I’ll try not to give more than 4% of this article to considering the possibility that the claims against Ansari are “false”, as that is the percentage of rape allegations that transpire to be “untrue”. We should also bear in mind that a sizeable chunk of these “false” accusations are declared so simply because there is insufficient evidence, and many of these accusations are not levelled at a named perpetrator (ie, they are not cooked up simply to tear down a targeted individual).

More importantly, what happens when a disproportionate amount of media coverage is given to these so-called “false” accusations (or to belittling allegations of assault or misconduct as “bad sex” or a “lousy romantic encounter”), is that a strong message is sent to women who are recovering from, or future survivors of sexual violence that their accounts are not credible, and that they will have to fight tooth and nail to be believed. This goes some way towards explaining the chronic under-reporting of sexual assaults (for a variety of understandable reasons, only 15% of people who experience sexual violence choose to report it to the police).

In her article, Flanagan has the self-awareness to muse that perhaps she is simply out of touch. Yes, sex, dating, and relationships do look very different to how they did in the 1970s. Every single young woman I know has experienced a sexual encounter that could be categorised as harassment, assault, coercion or exploitation. My own #MeToo, which happened five years ago, exists now only as shards of memory, and a smattering of messages in Facebook chat.
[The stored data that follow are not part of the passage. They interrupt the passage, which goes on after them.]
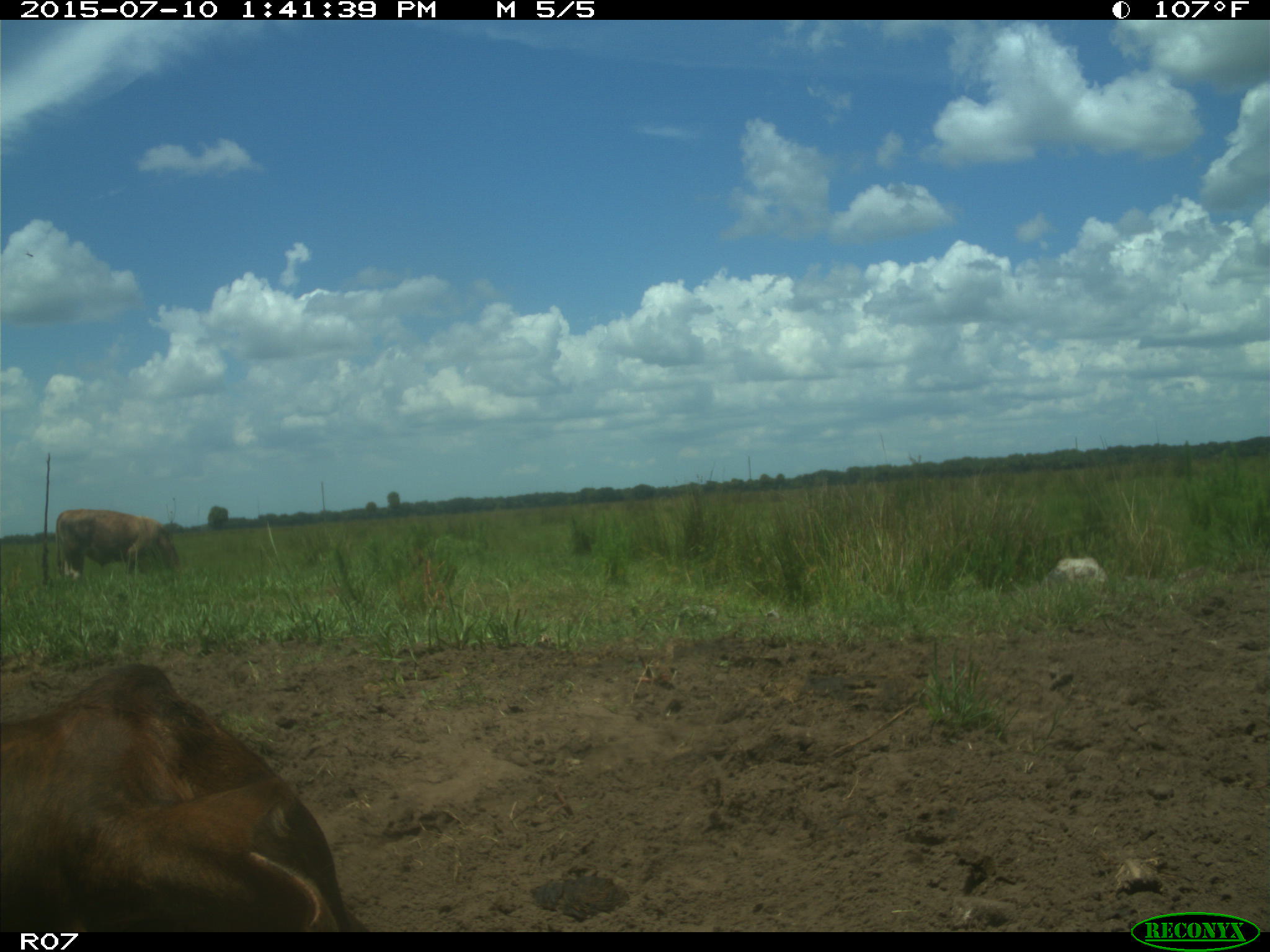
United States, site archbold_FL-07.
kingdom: Animalia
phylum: Chordata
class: Mammalia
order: Artiodactyla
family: Bovidae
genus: Bos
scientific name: Bos taurus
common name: domestic cow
Let’s call bullshit on Ansari’s comments that he was “surprised and concerned” to learn that his dogged sexual advances had made his date feel uncomfortable and uneasy. Men have agency over their own actions, but too often (in my experience) willingly ignore our reluctance to engage in sexual activity, and keep pushing for more until we submit to their requests. Submission – a “yes” extracted from lips that are tired of producing and reproducing refusals – is not consent.
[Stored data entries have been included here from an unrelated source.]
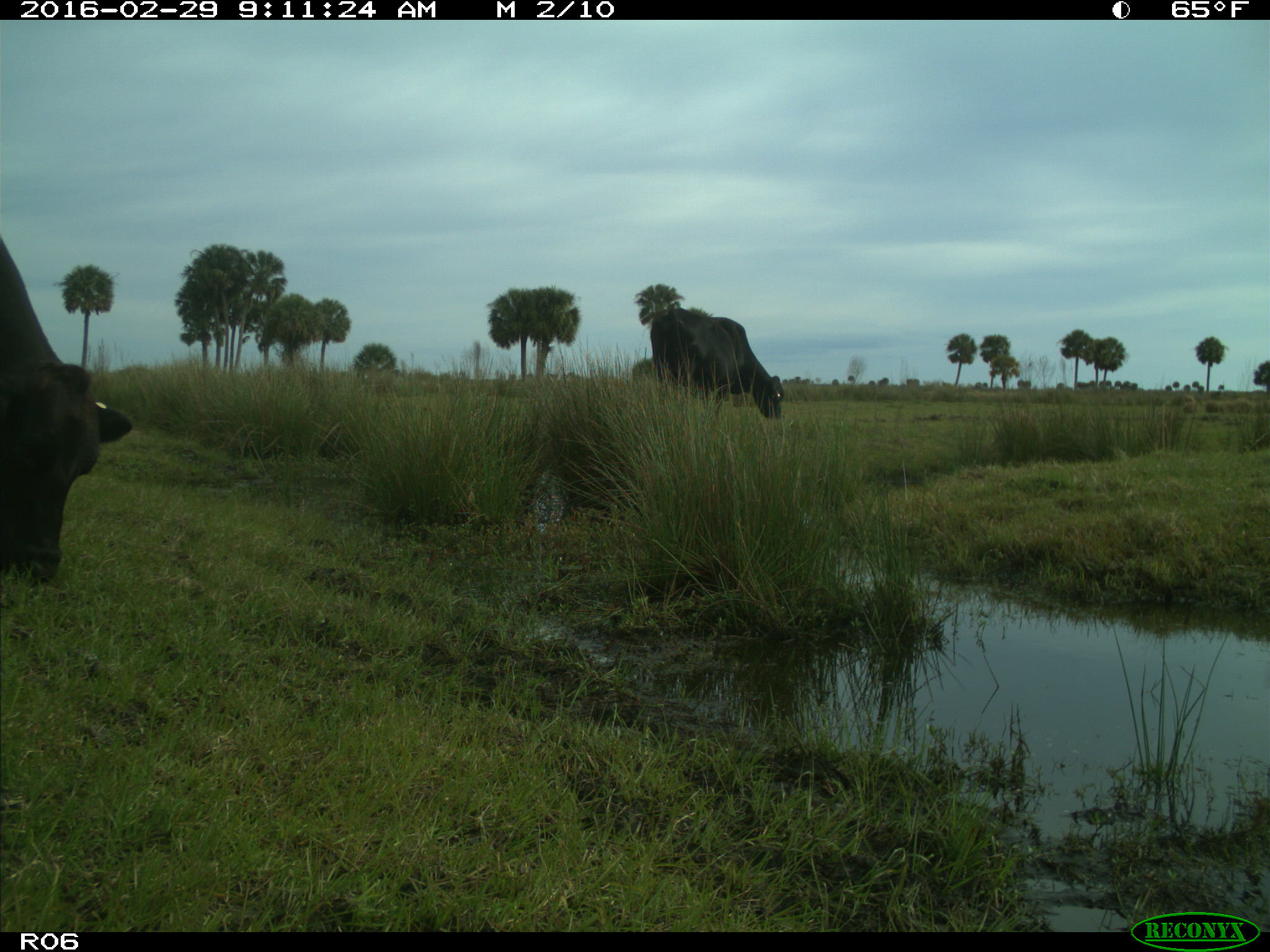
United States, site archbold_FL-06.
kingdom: Animalia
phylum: Chordata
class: Mammalia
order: Artiodactyla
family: Bovidae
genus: Bos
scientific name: Bos taurus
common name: domestic cow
Bos taurus (domestic cow).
Flanagan would do well to remind herself that young women in 2018 do not have to atone for the fact that men in 1975 were probably even more trash than they are today. As feminists living in the 21st century we are hyper-aware that the work we do to end violence against women necessarily stands on the shoulders of our sisters who have struggled, laboured and given their lives for our fundamental rights and freedoms. This doesn’t mean that we can jump off the locomotive of progress and take a leisurely snack break- we must keep pushing forward and shaping the world we want to live in.

We’ve come a long way from books and magazines that taught women that the three most important little words were “I love you” or “rip my bodice”. Today more than ever, let’s continue to pivot away from the men whose hands grab at our bodies and our rights, and face our sisters to say three little words that mean the world: we believe you.